Manfaat Strategis bagi Indonesia
Dave menilai fasilitas MRO ini akan memperkuat kesiapan operasional pesawat Hercules yang selama ini berperan penting dalam misi kemanusiaan, penanggulangan bencana, dan operasi pertahanan. Selain itu, proyek ini berpotensi membuka lapangan kerja baru, meningkatkan keterampilan teknis sumber daya manusia, serta mendorong pertumbuhan ekonomi lokal melalui transfer pengetahuan dan teknologi.
Kedaulatan Nasional Tetap Prioritas
Dave menegaskan bahwa kedaulatan nasional harus menjadi prinsip utama dalam realisasi rencana ini. Ia menyatakan bahwa setiap kerja sama internasional harus tunduk pada regulasi dan mekanisme yang berlaku di Indonesia. Komisi I DPR RI akan memastikan tidak ada ruang bagi pelanggaran terhadap kepentingan nasional maupun kedaulatan negara.
“Dengan adanya fasilitas ini, Indonesia tidak hanya menjadi pengguna teknologi, tetapi juga penyedia layanan perawatan yang diakui secara regional. Hal ini meningkatkan daya tawar kita dalam kerja sama internasional dan memperkuat reputasi Indonesia sebagai mitra yang kredibel di bidang pertahanan,” ujar Dave saat dihubungi pada Senin (25/5).
Penjajakan Awal oleh Kemhan
Kementerian Pertahanan (Kemhan) sebelumnya menyatakan bahwa rencana pengembangan Bandara Kertajati menjadi pusat MRO Hercules masih dalam tahap penjajakan awal. Kepala Biro Informasi dan Humas Setjen Kemhan Brigjen Rico Ricardo Sirait menjelaskan bahwa saat ini masih dalam tahap pembahasan dan penjajakan awal, sehingga sifatnya masih proses pengembangan Kertajati sebagai pusat MRO Hercules regional.
Bandara Kertajati dipilih karena memiliki lahan yang luas dan fasilitas memadai. Rico menegaskan bahwa rencana ini bertujuan untuk penguatan kapasitas industri pertahanan dan aviasi nasional, bukan pembangunan pangkalan militer asing.
“Agar Indonesia ke depan memiliki kemampuan maintenance pesawat angkut strategis yang lebih mandiri dan dapat berkembang menjadi hub regional secara bertahap.
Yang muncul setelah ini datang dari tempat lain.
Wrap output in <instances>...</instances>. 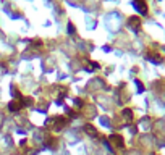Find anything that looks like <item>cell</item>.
I'll return each instance as SVG.
<instances>
[{
    "instance_id": "3",
    "label": "cell",
    "mask_w": 165,
    "mask_h": 155,
    "mask_svg": "<svg viewBox=\"0 0 165 155\" xmlns=\"http://www.w3.org/2000/svg\"><path fill=\"white\" fill-rule=\"evenodd\" d=\"M112 140H115L117 145H123V140H121V137H118V136H115V137H112Z\"/></svg>"
},
{
    "instance_id": "1",
    "label": "cell",
    "mask_w": 165,
    "mask_h": 155,
    "mask_svg": "<svg viewBox=\"0 0 165 155\" xmlns=\"http://www.w3.org/2000/svg\"><path fill=\"white\" fill-rule=\"evenodd\" d=\"M135 8L139 11L141 15H146V13H147V5H146L144 0H135Z\"/></svg>"
},
{
    "instance_id": "4",
    "label": "cell",
    "mask_w": 165,
    "mask_h": 155,
    "mask_svg": "<svg viewBox=\"0 0 165 155\" xmlns=\"http://www.w3.org/2000/svg\"><path fill=\"white\" fill-rule=\"evenodd\" d=\"M73 31H75V29H73V24L70 23V24H68V32H70V34H73Z\"/></svg>"
},
{
    "instance_id": "2",
    "label": "cell",
    "mask_w": 165,
    "mask_h": 155,
    "mask_svg": "<svg viewBox=\"0 0 165 155\" xmlns=\"http://www.w3.org/2000/svg\"><path fill=\"white\" fill-rule=\"evenodd\" d=\"M20 104H18V102H11V104H10V110H13V111H15V110H18V108H20Z\"/></svg>"
}]
</instances>
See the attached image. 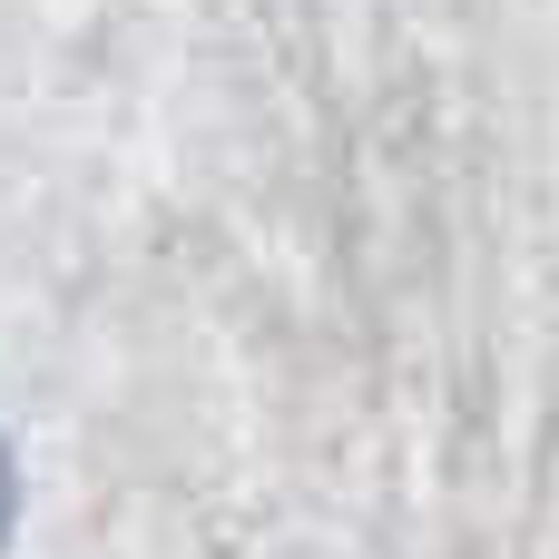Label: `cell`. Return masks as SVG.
<instances>
[{
	"label": "cell",
	"mask_w": 559,
	"mask_h": 559,
	"mask_svg": "<svg viewBox=\"0 0 559 559\" xmlns=\"http://www.w3.org/2000/svg\"><path fill=\"white\" fill-rule=\"evenodd\" d=\"M0 511H10V481H0Z\"/></svg>",
	"instance_id": "obj_1"
}]
</instances>
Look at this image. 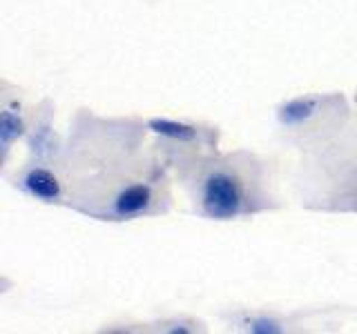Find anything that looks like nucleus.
Masks as SVG:
<instances>
[{
    "label": "nucleus",
    "instance_id": "nucleus-11",
    "mask_svg": "<svg viewBox=\"0 0 357 334\" xmlns=\"http://www.w3.org/2000/svg\"><path fill=\"white\" fill-rule=\"evenodd\" d=\"M152 332H163V334H197V332H206L208 328L197 319L190 317H167L159 319L152 323Z\"/></svg>",
    "mask_w": 357,
    "mask_h": 334
},
{
    "label": "nucleus",
    "instance_id": "nucleus-2",
    "mask_svg": "<svg viewBox=\"0 0 357 334\" xmlns=\"http://www.w3.org/2000/svg\"><path fill=\"white\" fill-rule=\"evenodd\" d=\"M174 205V176L150 145L143 154L70 183L67 207L103 223L165 216Z\"/></svg>",
    "mask_w": 357,
    "mask_h": 334
},
{
    "label": "nucleus",
    "instance_id": "nucleus-7",
    "mask_svg": "<svg viewBox=\"0 0 357 334\" xmlns=\"http://www.w3.org/2000/svg\"><path fill=\"white\" fill-rule=\"evenodd\" d=\"M9 185L18 189L22 196L43 205H65L70 196V185H67L65 174L59 170V165L43 163L25 159V163L18 165L14 172H3Z\"/></svg>",
    "mask_w": 357,
    "mask_h": 334
},
{
    "label": "nucleus",
    "instance_id": "nucleus-4",
    "mask_svg": "<svg viewBox=\"0 0 357 334\" xmlns=\"http://www.w3.org/2000/svg\"><path fill=\"white\" fill-rule=\"evenodd\" d=\"M295 185L308 209L357 214V105L337 136L304 152Z\"/></svg>",
    "mask_w": 357,
    "mask_h": 334
},
{
    "label": "nucleus",
    "instance_id": "nucleus-3",
    "mask_svg": "<svg viewBox=\"0 0 357 334\" xmlns=\"http://www.w3.org/2000/svg\"><path fill=\"white\" fill-rule=\"evenodd\" d=\"M150 138L145 118L103 116L92 109H78L63 134L59 170L70 185L143 154L152 145Z\"/></svg>",
    "mask_w": 357,
    "mask_h": 334
},
{
    "label": "nucleus",
    "instance_id": "nucleus-8",
    "mask_svg": "<svg viewBox=\"0 0 357 334\" xmlns=\"http://www.w3.org/2000/svg\"><path fill=\"white\" fill-rule=\"evenodd\" d=\"M29 116L31 107L27 105L22 89L9 81L0 83V163H3V170H7L14 145L25 143Z\"/></svg>",
    "mask_w": 357,
    "mask_h": 334
},
{
    "label": "nucleus",
    "instance_id": "nucleus-5",
    "mask_svg": "<svg viewBox=\"0 0 357 334\" xmlns=\"http://www.w3.org/2000/svg\"><path fill=\"white\" fill-rule=\"evenodd\" d=\"M353 105L342 92H308L284 98L275 107V125L290 148L315 150L349 125Z\"/></svg>",
    "mask_w": 357,
    "mask_h": 334
},
{
    "label": "nucleus",
    "instance_id": "nucleus-6",
    "mask_svg": "<svg viewBox=\"0 0 357 334\" xmlns=\"http://www.w3.org/2000/svg\"><path fill=\"white\" fill-rule=\"evenodd\" d=\"M145 125L152 136L154 150L161 154L178 150H217L221 143L219 127L210 122L154 114L145 118Z\"/></svg>",
    "mask_w": 357,
    "mask_h": 334
},
{
    "label": "nucleus",
    "instance_id": "nucleus-1",
    "mask_svg": "<svg viewBox=\"0 0 357 334\" xmlns=\"http://www.w3.org/2000/svg\"><path fill=\"white\" fill-rule=\"evenodd\" d=\"M161 156L199 218L243 221L279 207L273 167L250 150H178Z\"/></svg>",
    "mask_w": 357,
    "mask_h": 334
},
{
    "label": "nucleus",
    "instance_id": "nucleus-9",
    "mask_svg": "<svg viewBox=\"0 0 357 334\" xmlns=\"http://www.w3.org/2000/svg\"><path fill=\"white\" fill-rule=\"evenodd\" d=\"M56 105L52 98H43L40 103L31 105L29 132L25 136L27 159L59 165L63 154V134L56 132Z\"/></svg>",
    "mask_w": 357,
    "mask_h": 334
},
{
    "label": "nucleus",
    "instance_id": "nucleus-10",
    "mask_svg": "<svg viewBox=\"0 0 357 334\" xmlns=\"http://www.w3.org/2000/svg\"><path fill=\"white\" fill-rule=\"evenodd\" d=\"M230 326L248 334H284L288 332V321L273 312H237L230 319Z\"/></svg>",
    "mask_w": 357,
    "mask_h": 334
}]
</instances>
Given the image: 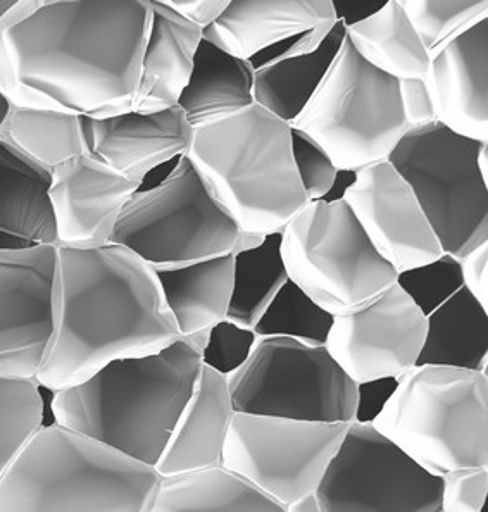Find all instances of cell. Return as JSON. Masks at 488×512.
<instances>
[{
	"mask_svg": "<svg viewBox=\"0 0 488 512\" xmlns=\"http://www.w3.org/2000/svg\"><path fill=\"white\" fill-rule=\"evenodd\" d=\"M401 4L430 57L488 18L487 0H401Z\"/></svg>",
	"mask_w": 488,
	"mask_h": 512,
	"instance_id": "cell-34",
	"label": "cell"
},
{
	"mask_svg": "<svg viewBox=\"0 0 488 512\" xmlns=\"http://www.w3.org/2000/svg\"><path fill=\"white\" fill-rule=\"evenodd\" d=\"M56 249L54 331L38 387H75L113 361L151 356L182 338L156 271L132 250Z\"/></svg>",
	"mask_w": 488,
	"mask_h": 512,
	"instance_id": "cell-2",
	"label": "cell"
},
{
	"mask_svg": "<svg viewBox=\"0 0 488 512\" xmlns=\"http://www.w3.org/2000/svg\"><path fill=\"white\" fill-rule=\"evenodd\" d=\"M290 149L294 157L295 171L299 176L304 194L309 202L325 200L330 194L338 169L325 150L307 137L306 133L290 128Z\"/></svg>",
	"mask_w": 488,
	"mask_h": 512,
	"instance_id": "cell-37",
	"label": "cell"
},
{
	"mask_svg": "<svg viewBox=\"0 0 488 512\" xmlns=\"http://www.w3.org/2000/svg\"><path fill=\"white\" fill-rule=\"evenodd\" d=\"M56 245L0 250V375L35 380L54 331Z\"/></svg>",
	"mask_w": 488,
	"mask_h": 512,
	"instance_id": "cell-15",
	"label": "cell"
},
{
	"mask_svg": "<svg viewBox=\"0 0 488 512\" xmlns=\"http://www.w3.org/2000/svg\"><path fill=\"white\" fill-rule=\"evenodd\" d=\"M287 280L282 232L233 254V292L226 319L252 330Z\"/></svg>",
	"mask_w": 488,
	"mask_h": 512,
	"instance_id": "cell-31",
	"label": "cell"
},
{
	"mask_svg": "<svg viewBox=\"0 0 488 512\" xmlns=\"http://www.w3.org/2000/svg\"><path fill=\"white\" fill-rule=\"evenodd\" d=\"M185 156L244 237L282 232L309 204L295 171L290 125L257 104L194 130Z\"/></svg>",
	"mask_w": 488,
	"mask_h": 512,
	"instance_id": "cell-4",
	"label": "cell"
},
{
	"mask_svg": "<svg viewBox=\"0 0 488 512\" xmlns=\"http://www.w3.org/2000/svg\"><path fill=\"white\" fill-rule=\"evenodd\" d=\"M480 145L435 121L407 130L388 156L442 252L457 261L488 242V185L476 169Z\"/></svg>",
	"mask_w": 488,
	"mask_h": 512,
	"instance_id": "cell-10",
	"label": "cell"
},
{
	"mask_svg": "<svg viewBox=\"0 0 488 512\" xmlns=\"http://www.w3.org/2000/svg\"><path fill=\"white\" fill-rule=\"evenodd\" d=\"M337 23L332 0H230L202 38L249 61L288 38Z\"/></svg>",
	"mask_w": 488,
	"mask_h": 512,
	"instance_id": "cell-20",
	"label": "cell"
},
{
	"mask_svg": "<svg viewBox=\"0 0 488 512\" xmlns=\"http://www.w3.org/2000/svg\"><path fill=\"white\" fill-rule=\"evenodd\" d=\"M349 425L233 414L221 468L287 507L320 487Z\"/></svg>",
	"mask_w": 488,
	"mask_h": 512,
	"instance_id": "cell-12",
	"label": "cell"
},
{
	"mask_svg": "<svg viewBox=\"0 0 488 512\" xmlns=\"http://www.w3.org/2000/svg\"><path fill=\"white\" fill-rule=\"evenodd\" d=\"M226 380L235 413L354 423L357 385L325 347L263 338L257 340L249 361Z\"/></svg>",
	"mask_w": 488,
	"mask_h": 512,
	"instance_id": "cell-11",
	"label": "cell"
},
{
	"mask_svg": "<svg viewBox=\"0 0 488 512\" xmlns=\"http://www.w3.org/2000/svg\"><path fill=\"white\" fill-rule=\"evenodd\" d=\"M425 337V316L395 283L370 306L333 319L325 349L359 385L406 375L416 366Z\"/></svg>",
	"mask_w": 488,
	"mask_h": 512,
	"instance_id": "cell-14",
	"label": "cell"
},
{
	"mask_svg": "<svg viewBox=\"0 0 488 512\" xmlns=\"http://www.w3.org/2000/svg\"><path fill=\"white\" fill-rule=\"evenodd\" d=\"M9 111H11V104L7 102L6 97L0 92V126L4 125Z\"/></svg>",
	"mask_w": 488,
	"mask_h": 512,
	"instance_id": "cell-47",
	"label": "cell"
},
{
	"mask_svg": "<svg viewBox=\"0 0 488 512\" xmlns=\"http://www.w3.org/2000/svg\"><path fill=\"white\" fill-rule=\"evenodd\" d=\"M459 269L464 287L488 313V242L461 257Z\"/></svg>",
	"mask_w": 488,
	"mask_h": 512,
	"instance_id": "cell-40",
	"label": "cell"
},
{
	"mask_svg": "<svg viewBox=\"0 0 488 512\" xmlns=\"http://www.w3.org/2000/svg\"><path fill=\"white\" fill-rule=\"evenodd\" d=\"M345 40V25L338 21L311 52L285 57L254 71V100L276 118L294 123L313 99L332 68Z\"/></svg>",
	"mask_w": 488,
	"mask_h": 512,
	"instance_id": "cell-27",
	"label": "cell"
},
{
	"mask_svg": "<svg viewBox=\"0 0 488 512\" xmlns=\"http://www.w3.org/2000/svg\"><path fill=\"white\" fill-rule=\"evenodd\" d=\"M423 82L437 123L488 144V18L433 54Z\"/></svg>",
	"mask_w": 488,
	"mask_h": 512,
	"instance_id": "cell-19",
	"label": "cell"
},
{
	"mask_svg": "<svg viewBox=\"0 0 488 512\" xmlns=\"http://www.w3.org/2000/svg\"><path fill=\"white\" fill-rule=\"evenodd\" d=\"M476 169L482 176L483 182L488 185V144L480 145L478 154H476Z\"/></svg>",
	"mask_w": 488,
	"mask_h": 512,
	"instance_id": "cell-46",
	"label": "cell"
},
{
	"mask_svg": "<svg viewBox=\"0 0 488 512\" xmlns=\"http://www.w3.org/2000/svg\"><path fill=\"white\" fill-rule=\"evenodd\" d=\"M149 512H287L223 468L163 478Z\"/></svg>",
	"mask_w": 488,
	"mask_h": 512,
	"instance_id": "cell-29",
	"label": "cell"
},
{
	"mask_svg": "<svg viewBox=\"0 0 488 512\" xmlns=\"http://www.w3.org/2000/svg\"><path fill=\"white\" fill-rule=\"evenodd\" d=\"M109 244L132 250L156 271L237 254L244 235L182 156L163 182L138 188L126 202Z\"/></svg>",
	"mask_w": 488,
	"mask_h": 512,
	"instance_id": "cell-9",
	"label": "cell"
},
{
	"mask_svg": "<svg viewBox=\"0 0 488 512\" xmlns=\"http://www.w3.org/2000/svg\"><path fill=\"white\" fill-rule=\"evenodd\" d=\"M37 6L35 0L30 2H13V0H0V30L4 26L16 23L21 18H25L26 14L32 13Z\"/></svg>",
	"mask_w": 488,
	"mask_h": 512,
	"instance_id": "cell-44",
	"label": "cell"
},
{
	"mask_svg": "<svg viewBox=\"0 0 488 512\" xmlns=\"http://www.w3.org/2000/svg\"><path fill=\"white\" fill-rule=\"evenodd\" d=\"M288 280L333 318L373 304L397 283L344 200L309 202L282 230Z\"/></svg>",
	"mask_w": 488,
	"mask_h": 512,
	"instance_id": "cell-7",
	"label": "cell"
},
{
	"mask_svg": "<svg viewBox=\"0 0 488 512\" xmlns=\"http://www.w3.org/2000/svg\"><path fill=\"white\" fill-rule=\"evenodd\" d=\"M399 378H382L357 385L356 425H373L394 395Z\"/></svg>",
	"mask_w": 488,
	"mask_h": 512,
	"instance_id": "cell-39",
	"label": "cell"
},
{
	"mask_svg": "<svg viewBox=\"0 0 488 512\" xmlns=\"http://www.w3.org/2000/svg\"><path fill=\"white\" fill-rule=\"evenodd\" d=\"M397 285L406 292L425 316L433 307L463 287L459 261L442 256L432 264L397 275Z\"/></svg>",
	"mask_w": 488,
	"mask_h": 512,
	"instance_id": "cell-35",
	"label": "cell"
},
{
	"mask_svg": "<svg viewBox=\"0 0 488 512\" xmlns=\"http://www.w3.org/2000/svg\"><path fill=\"white\" fill-rule=\"evenodd\" d=\"M399 90H401L402 109H404V118L409 130L437 121L433 114L432 100L423 80L399 82Z\"/></svg>",
	"mask_w": 488,
	"mask_h": 512,
	"instance_id": "cell-41",
	"label": "cell"
},
{
	"mask_svg": "<svg viewBox=\"0 0 488 512\" xmlns=\"http://www.w3.org/2000/svg\"><path fill=\"white\" fill-rule=\"evenodd\" d=\"M333 319L332 314L287 280L252 330L259 340L290 338L311 347H325Z\"/></svg>",
	"mask_w": 488,
	"mask_h": 512,
	"instance_id": "cell-32",
	"label": "cell"
},
{
	"mask_svg": "<svg viewBox=\"0 0 488 512\" xmlns=\"http://www.w3.org/2000/svg\"><path fill=\"white\" fill-rule=\"evenodd\" d=\"M488 499V468L442 478V512H480Z\"/></svg>",
	"mask_w": 488,
	"mask_h": 512,
	"instance_id": "cell-38",
	"label": "cell"
},
{
	"mask_svg": "<svg viewBox=\"0 0 488 512\" xmlns=\"http://www.w3.org/2000/svg\"><path fill=\"white\" fill-rule=\"evenodd\" d=\"M151 16V0L37 2L0 30V92L23 109L133 113Z\"/></svg>",
	"mask_w": 488,
	"mask_h": 512,
	"instance_id": "cell-1",
	"label": "cell"
},
{
	"mask_svg": "<svg viewBox=\"0 0 488 512\" xmlns=\"http://www.w3.org/2000/svg\"><path fill=\"white\" fill-rule=\"evenodd\" d=\"M44 423V400L35 380L0 375V478Z\"/></svg>",
	"mask_w": 488,
	"mask_h": 512,
	"instance_id": "cell-33",
	"label": "cell"
},
{
	"mask_svg": "<svg viewBox=\"0 0 488 512\" xmlns=\"http://www.w3.org/2000/svg\"><path fill=\"white\" fill-rule=\"evenodd\" d=\"M233 411L228 380L202 364L194 394L156 464L161 478L221 468V456Z\"/></svg>",
	"mask_w": 488,
	"mask_h": 512,
	"instance_id": "cell-21",
	"label": "cell"
},
{
	"mask_svg": "<svg viewBox=\"0 0 488 512\" xmlns=\"http://www.w3.org/2000/svg\"><path fill=\"white\" fill-rule=\"evenodd\" d=\"M176 106L194 130L244 113L254 100V68L202 38L194 68Z\"/></svg>",
	"mask_w": 488,
	"mask_h": 512,
	"instance_id": "cell-25",
	"label": "cell"
},
{
	"mask_svg": "<svg viewBox=\"0 0 488 512\" xmlns=\"http://www.w3.org/2000/svg\"><path fill=\"white\" fill-rule=\"evenodd\" d=\"M333 11L338 21H342L345 26L356 25L363 19L370 18L371 14L380 11L382 6H376L375 2H366V0H332Z\"/></svg>",
	"mask_w": 488,
	"mask_h": 512,
	"instance_id": "cell-43",
	"label": "cell"
},
{
	"mask_svg": "<svg viewBox=\"0 0 488 512\" xmlns=\"http://www.w3.org/2000/svg\"><path fill=\"white\" fill-rule=\"evenodd\" d=\"M180 337L202 349L207 331L226 319L233 292V254L180 268L156 269Z\"/></svg>",
	"mask_w": 488,
	"mask_h": 512,
	"instance_id": "cell-24",
	"label": "cell"
},
{
	"mask_svg": "<svg viewBox=\"0 0 488 512\" xmlns=\"http://www.w3.org/2000/svg\"><path fill=\"white\" fill-rule=\"evenodd\" d=\"M371 426L438 478L488 468V373L414 366Z\"/></svg>",
	"mask_w": 488,
	"mask_h": 512,
	"instance_id": "cell-6",
	"label": "cell"
},
{
	"mask_svg": "<svg viewBox=\"0 0 488 512\" xmlns=\"http://www.w3.org/2000/svg\"><path fill=\"white\" fill-rule=\"evenodd\" d=\"M82 133L85 154L138 183L185 156L194 140V128L178 106L159 113L82 118Z\"/></svg>",
	"mask_w": 488,
	"mask_h": 512,
	"instance_id": "cell-18",
	"label": "cell"
},
{
	"mask_svg": "<svg viewBox=\"0 0 488 512\" xmlns=\"http://www.w3.org/2000/svg\"><path fill=\"white\" fill-rule=\"evenodd\" d=\"M0 140L51 173L69 159L85 154L82 118L73 114L11 107L0 126Z\"/></svg>",
	"mask_w": 488,
	"mask_h": 512,
	"instance_id": "cell-30",
	"label": "cell"
},
{
	"mask_svg": "<svg viewBox=\"0 0 488 512\" xmlns=\"http://www.w3.org/2000/svg\"><path fill=\"white\" fill-rule=\"evenodd\" d=\"M52 173L0 140V250L57 245Z\"/></svg>",
	"mask_w": 488,
	"mask_h": 512,
	"instance_id": "cell-23",
	"label": "cell"
},
{
	"mask_svg": "<svg viewBox=\"0 0 488 512\" xmlns=\"http://www.w3.org/2000/svg\"><path fill=\"white\" fill-rule=\"evenodd\" d=\"M152 16L145 42L135 111L159 113L175 107L187 87L202 30L171 11L163 0H151Z\"/></svg>",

Jadi ini lebih kepada pengembangan kemampuan teknis dan industri, bukan pembangunan pangkalan militer asing,” ujarnya.
Latar Belakang Rencana
Rencana ini sebelumnya diungkap oleh Menteri Pertahanan (Menhan) Sjafrie Sjamsoeddin dalam rapat dengan Komisi I DPR RI pada Selasa (19/5). Dalam rapat tersebut, Sjafrie menceritakan pertemuannya dengan Menteri Perang Amerika Serikat Pete Hegseth pada tahun lalu. Pete menawarkan untuk memusatkan pemeliharaan C-130 di seluruh Asia di Indonesia atas biaya AS.
“Dia menawarkan, dan ini tidak ada di negara ASEAN, dia menawarkan bagaimana kalau pemeliharaan C-130 di seluruh Asia saya pusatkan di Indonesia atas biaya kami,” kata Sjafrie dalam rapat.
Sjafrie mengatakan tidak langsung menjawab tawaran itu dan melaporkannya ke Presiden Prabowo Subianto. “Saya lapor Bapak Presiden, kasih Kertajati. Kita sedang bekerja untuk itu,” katanya.